His fields of expertise are Asian ethnopharmacology, chemotaxonomy and ethnobotany.
He has collected, identified and classified several hundred species of medicinal plants of India, Southeast Asia and China.

==Research Interest==
Ethnopharmacology of medicinal plants in Asia Pacific; bioprospection, collection and identification of medicinal botanical samples and phytochemical and pharmacological study for the identification of lead compounds as novel antibacterial, anticancer, and antioxidant principles from rare plants from the rainforest of Southeast Asia.

==Published books==
Christophe Wiart has authored several books of which:

- Wiart C., (2000), Medicinal Plants of Southeast Asia, Pelanduk Publisher, Kuala Lumpur.100pp.
- Wiart C. and Kumar A., (2000), Practical Handbook of Pharmacognosy, Prentice Hall, Kuala Lumpur.100pp
- Wiart C., (2002), Medicinal Plants of Southeast Asia, second edition, Prentice Hall, Kuala Lumpur. Preface of Professor Guy Mazars, (University Louis Pasteur, Strasbourg, President of The European Society of Ethnopharmacology) and reviewed by Professor Waterman (South Cross University, Australia).300pp.
- Wiart C (2005), “Antibacterial activity of medicinal plants used for traditional medicine in the State of Perak, Malaysia”. In Ethnomedicine, Der Grosse Leibeiker, Germany.
- Wiart C., (2006), Medicinal Plants of the Asia-Pacific: Drugs from the Future? WorldScientific, Singapore. Preface of Professor Norman Farnsworth (University of Illinois, USA), Professor Nina Etkin (University of Hawaii) and Professor Elizabeth Williamson (London, UK). 800pp.
- Wiart C., (2006), Ethnopharmacology of Medicinal Plants: Asia and the Pacific. Humana Press, USA. 400pp.
- Wiart C., (2006), Medicinal Plants of Asia and the Pacific CRC Press, USA. 300 pp.
- Wiart C.,(2009), Medicinal Plants from the East. University of Nottingham Press, UK. 800 pp.
- Wiart C., (2010), Medicinal Fruit Trees of Southeast Asia. In Genetic Resources, chromosome engineering, and crop improvement edited by Ram J. Singh. Vol. 6. CRC Press. USA (In Press)
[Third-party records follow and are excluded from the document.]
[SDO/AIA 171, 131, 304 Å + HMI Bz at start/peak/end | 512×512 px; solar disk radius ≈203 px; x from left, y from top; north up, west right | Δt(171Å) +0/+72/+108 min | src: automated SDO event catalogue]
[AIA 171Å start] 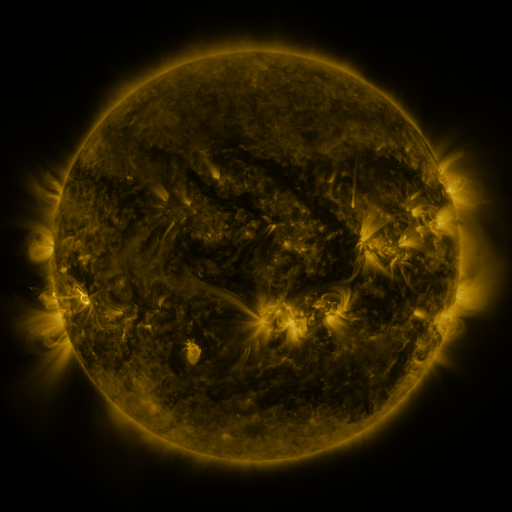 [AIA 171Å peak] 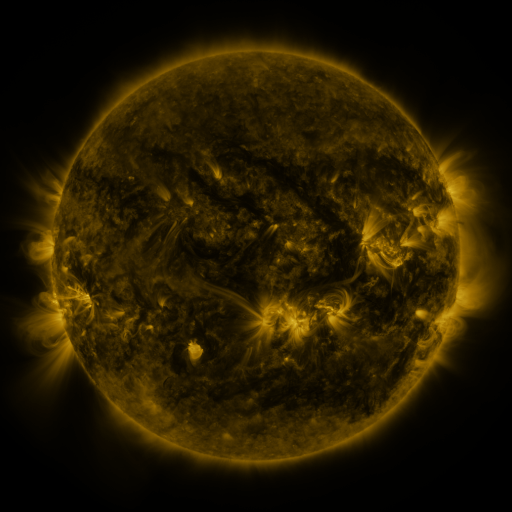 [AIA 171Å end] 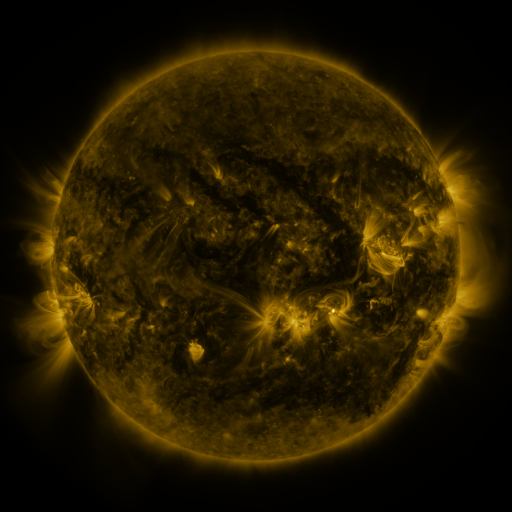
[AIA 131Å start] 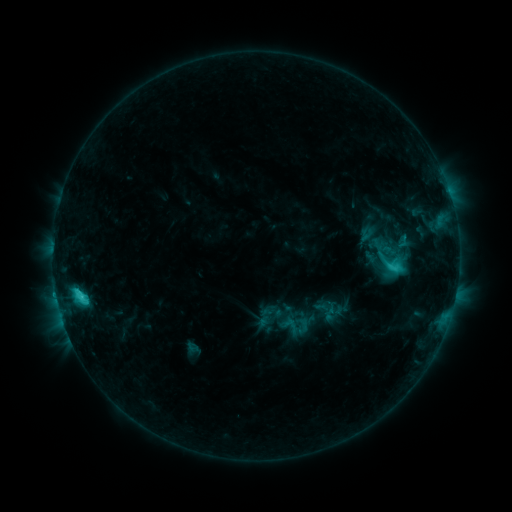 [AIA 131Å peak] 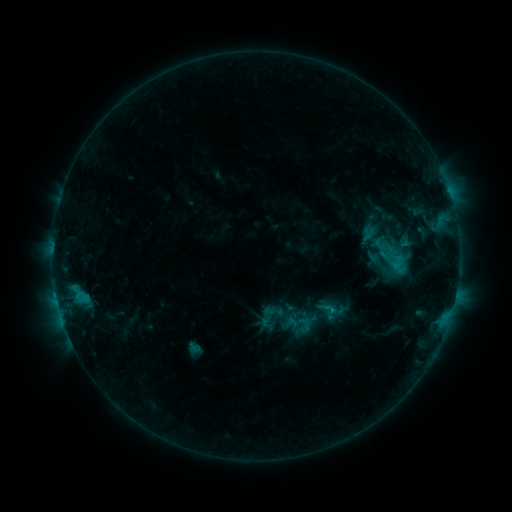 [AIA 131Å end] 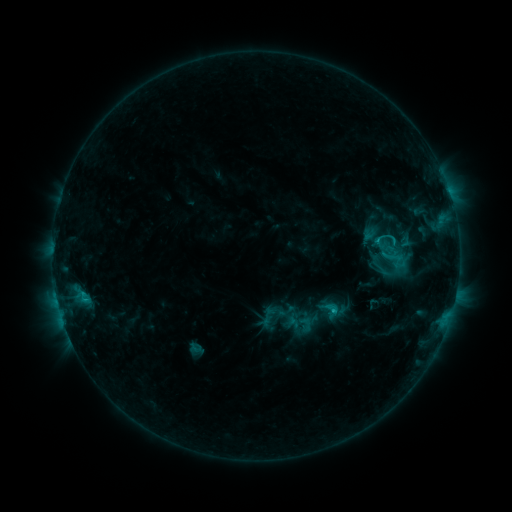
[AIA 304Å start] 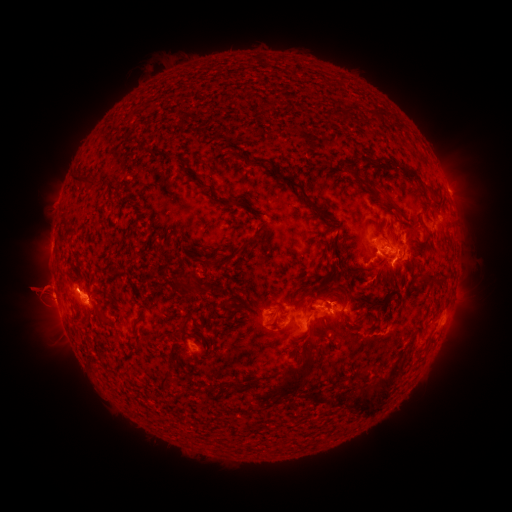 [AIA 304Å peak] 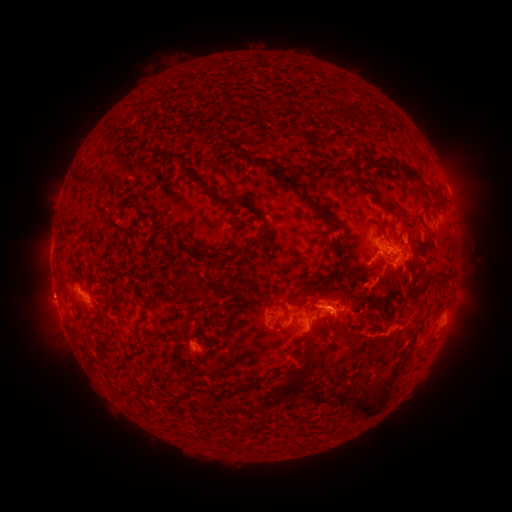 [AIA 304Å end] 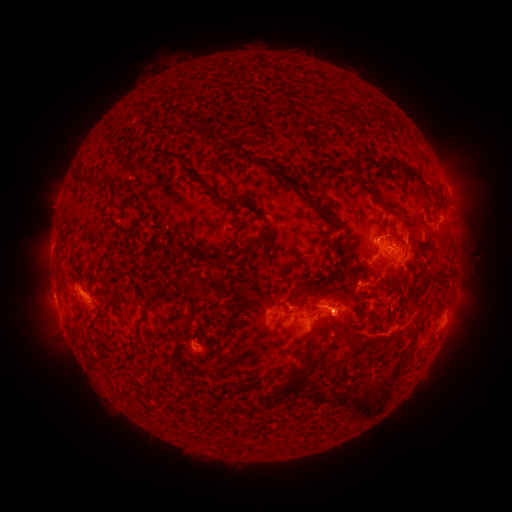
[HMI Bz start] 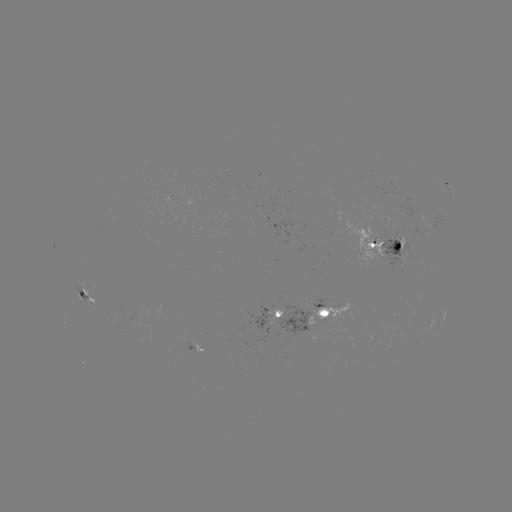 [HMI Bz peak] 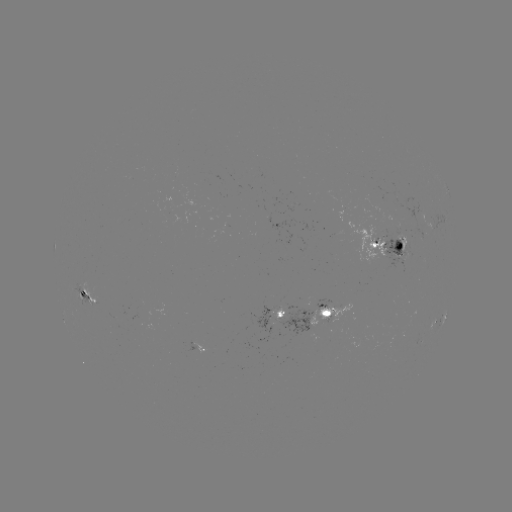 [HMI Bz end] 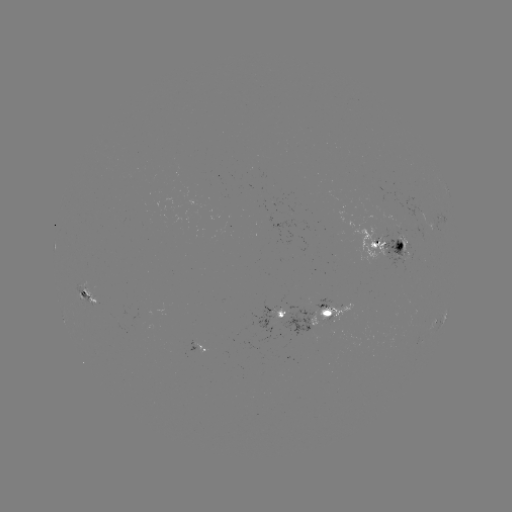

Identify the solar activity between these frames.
emerging-flux region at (401, 237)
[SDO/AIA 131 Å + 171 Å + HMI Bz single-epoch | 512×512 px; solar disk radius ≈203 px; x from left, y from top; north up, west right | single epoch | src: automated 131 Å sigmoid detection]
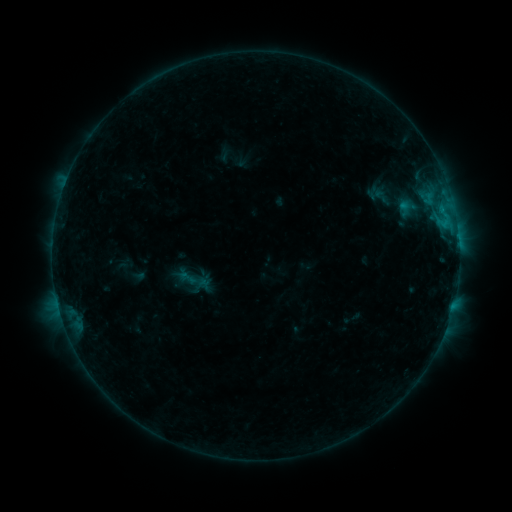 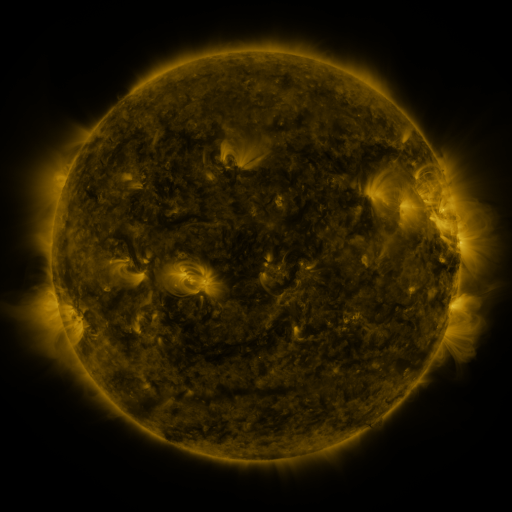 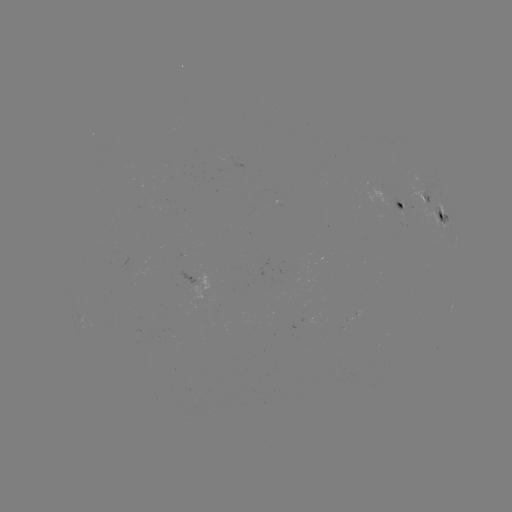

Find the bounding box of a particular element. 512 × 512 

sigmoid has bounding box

==Television appearances==
Dr. Christophe Wiart appeared on HBO's Vice in season 3, episode 6 (episode 28 of the series), titled "The Post-Antibiotic World & Indonesia's Palm Bomb." This episode aired on April 17, 2015. This episode highlighted the need to find new treatments for infections that were previously treatable with antibiotics, but are now resistant to multiple drugs. “The last hope for the human race’s survival, I believe, is in the rainforests of tropical Asia,” said ethnopharmacologist Dr. Christophe Wiart. “The pharmaceutical wealth of this land is immense.”